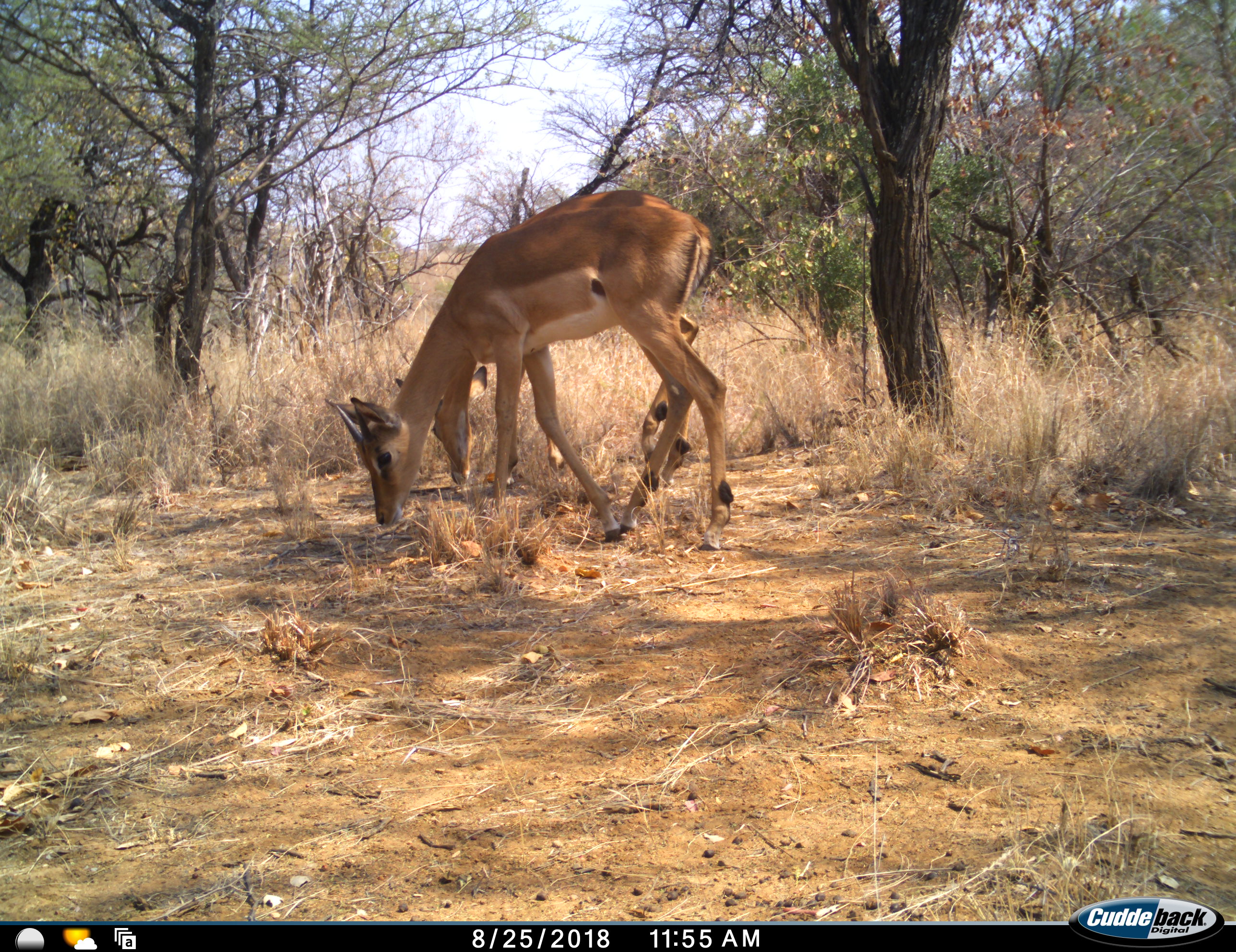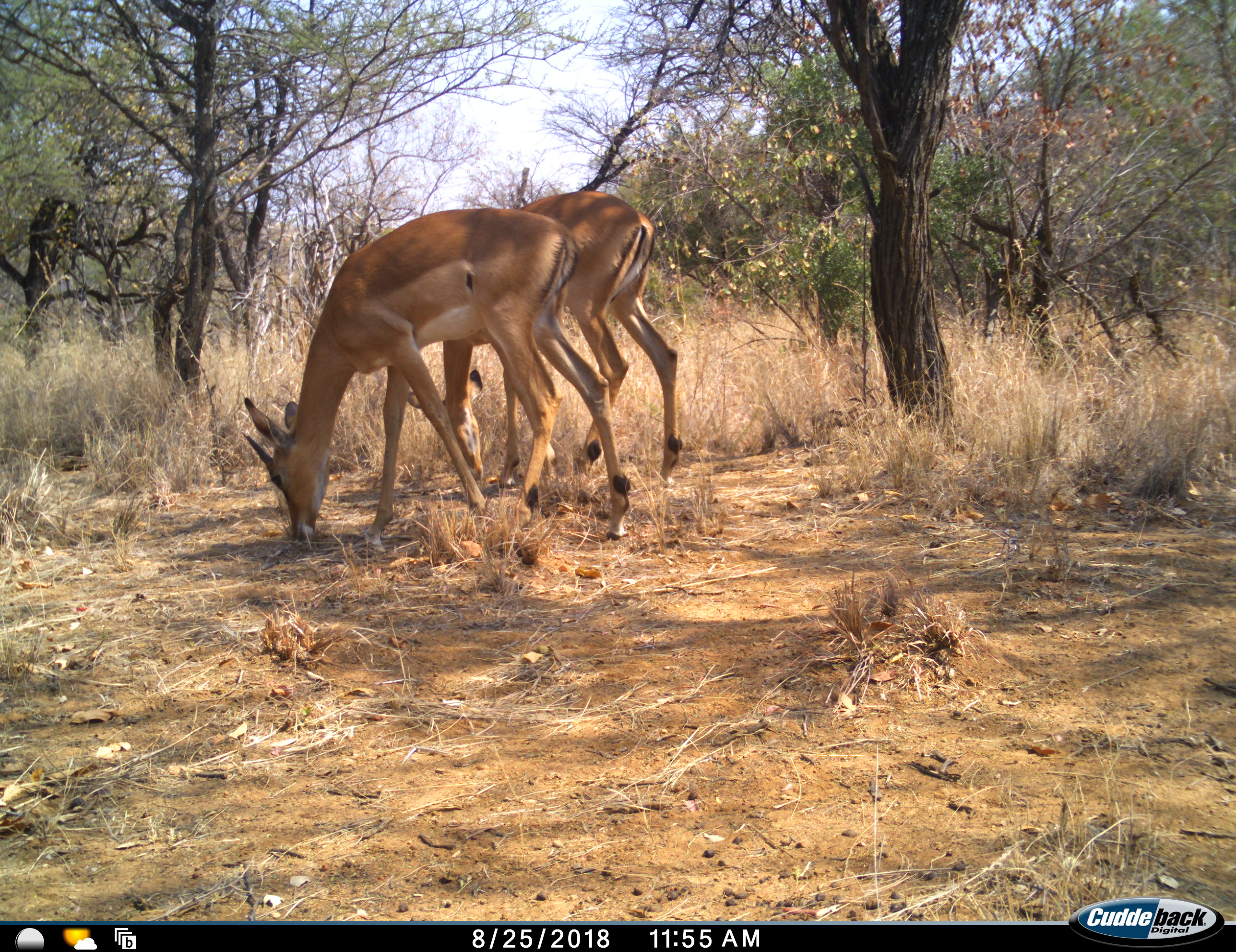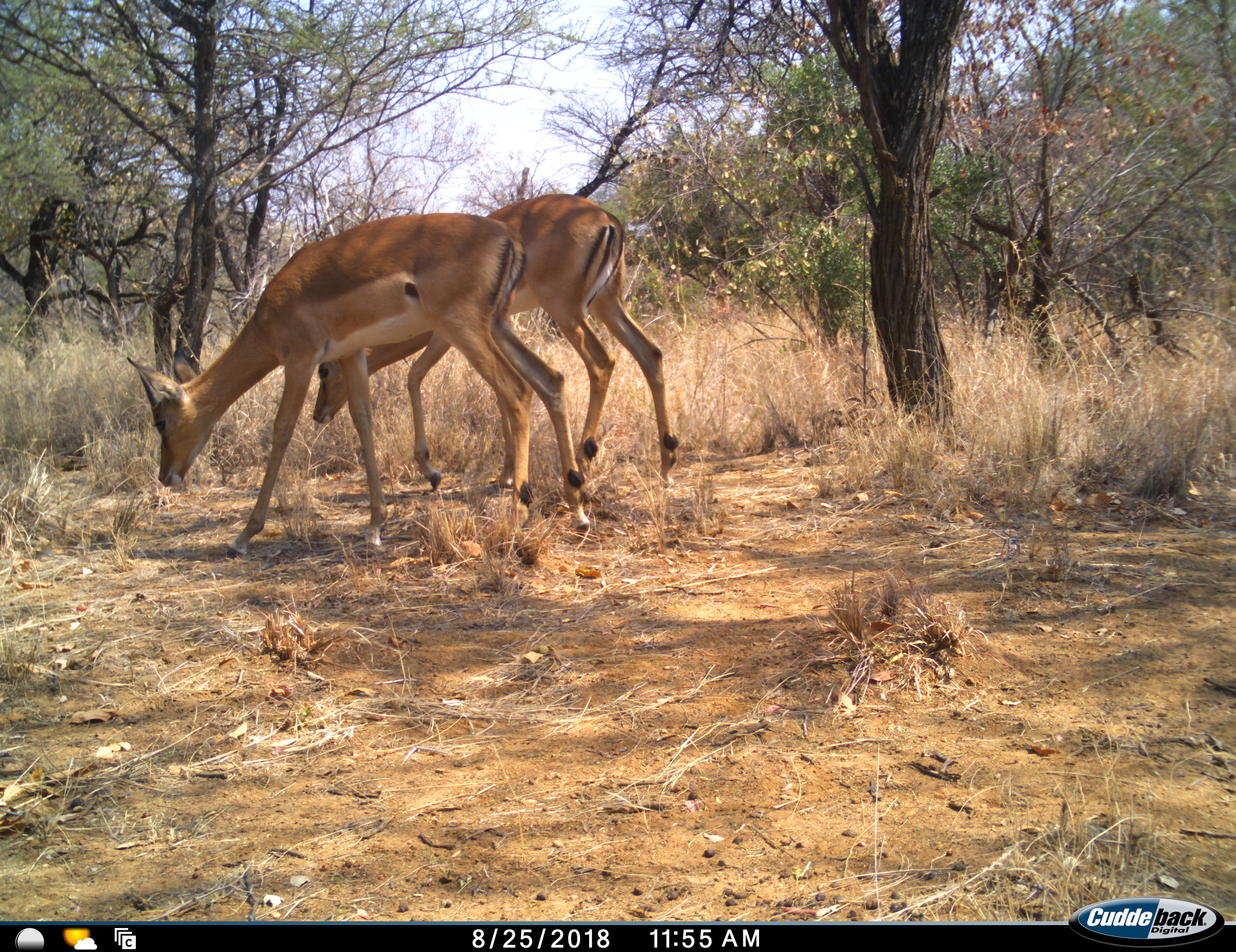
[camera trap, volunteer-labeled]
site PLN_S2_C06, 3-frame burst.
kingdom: Animalia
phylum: Chordata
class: Mammalia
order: Artiodactyla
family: Bovidae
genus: Aepyceros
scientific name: Aepyceros melampus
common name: impala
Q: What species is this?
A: Impala (Aepyceros melampus).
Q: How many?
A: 2.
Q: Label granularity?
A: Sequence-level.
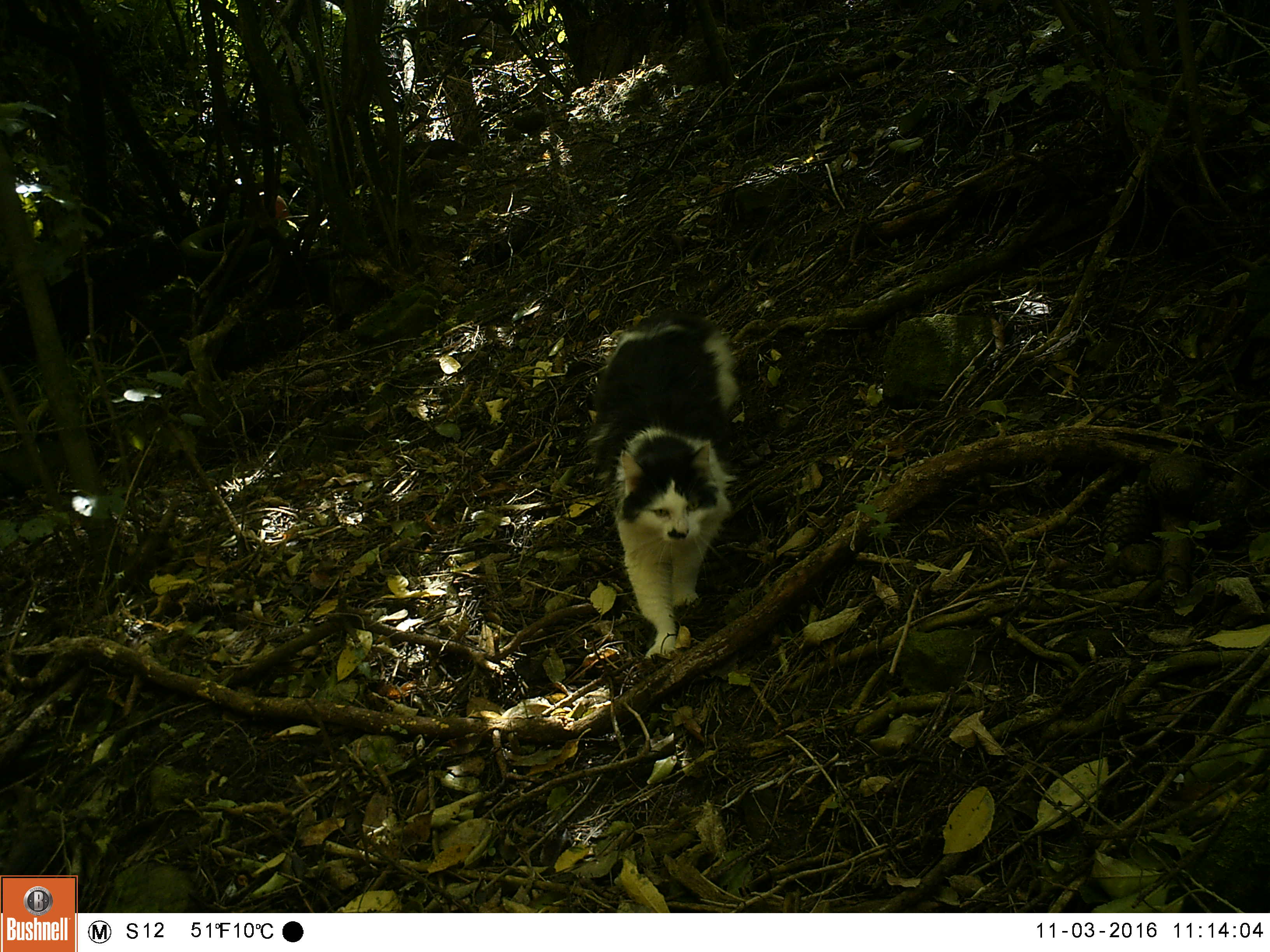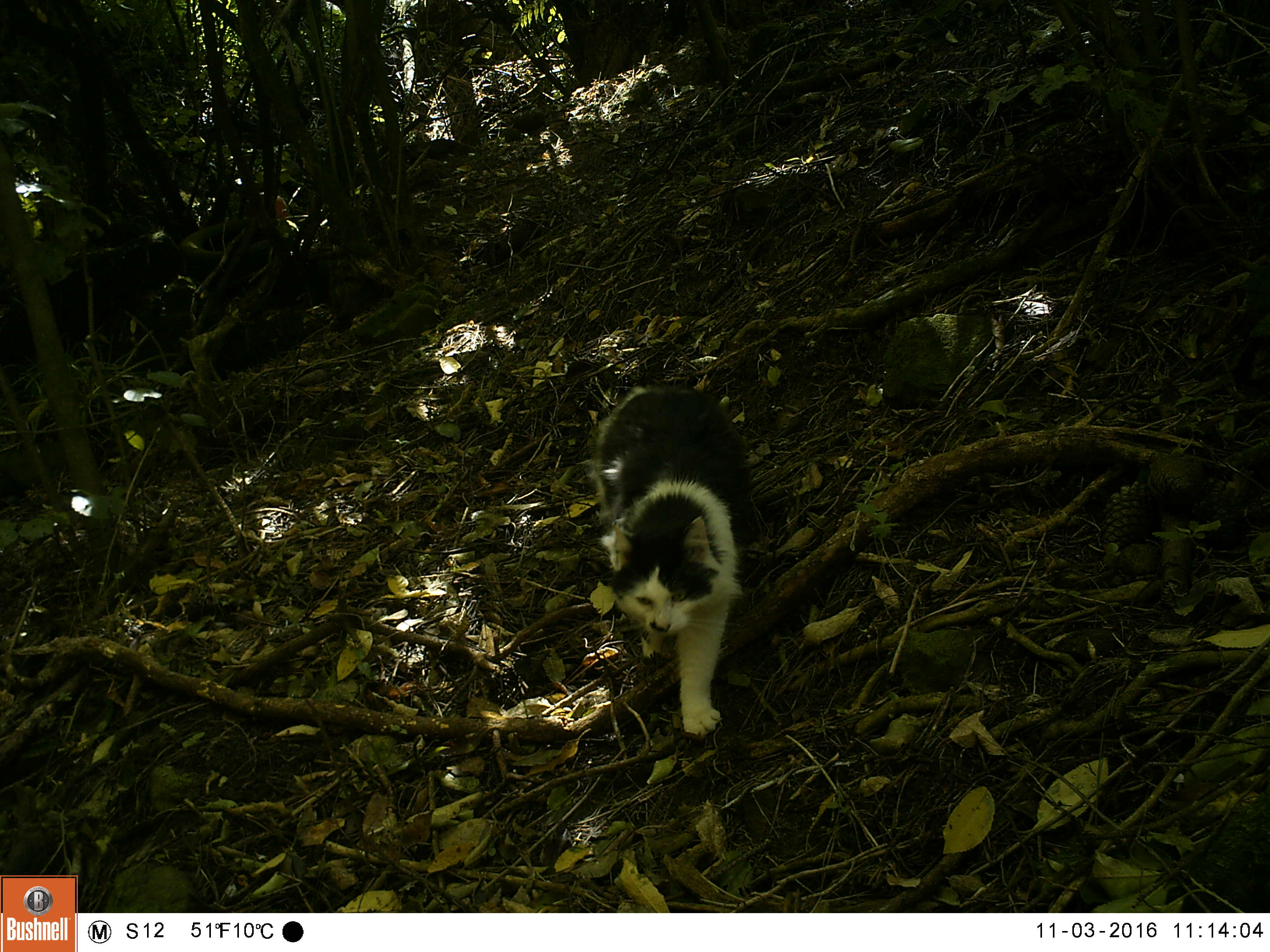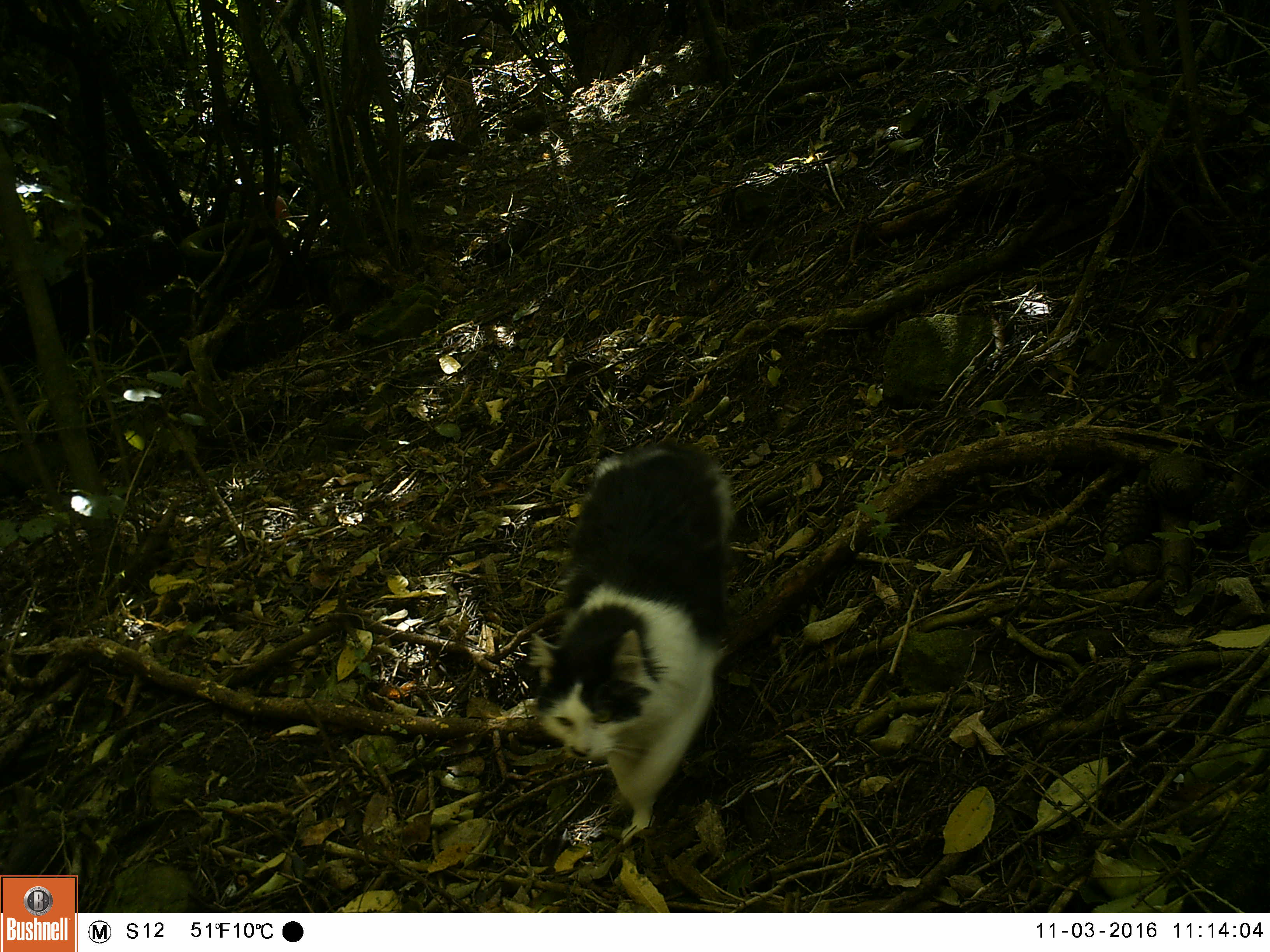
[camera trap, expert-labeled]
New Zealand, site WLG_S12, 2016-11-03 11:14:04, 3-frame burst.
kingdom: Animalia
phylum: Chordata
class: Mammalia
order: Carnivora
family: Felidae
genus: Felis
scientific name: Felis catus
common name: domestic cat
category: cat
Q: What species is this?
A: Cat (domestic cat) (Felis catus).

■ ■ ■ ■

= WORK TASK =
Write down exactly the lines running from the line with "genus: Aepyceros" through the end of the material, both ends included, and none of the pictures.

= ANSWER SECTION =
genus: Aepyceros
scientific name: Aepyceros melampus
common name: impala
Q: What species is this?
A: Impala (Aepyceros melampus).
Q: How many?
A: 2.
Q: Label granularity?
A: Sequence-level.
[camera trap, expert-labeled]
New Zealand, site WLG_S12, 2016-11-03 11:14:04, 3-frame burst.
kingdom: Animalia
phylum: Chordata
class: Mammalia
order: Carnivora
family: Felidae
genus: Felis
scientific name: Felis catus
common name: domestic cat
category: cat
Q: What species is this?
A: Cat (domestic cat) (Felis catus).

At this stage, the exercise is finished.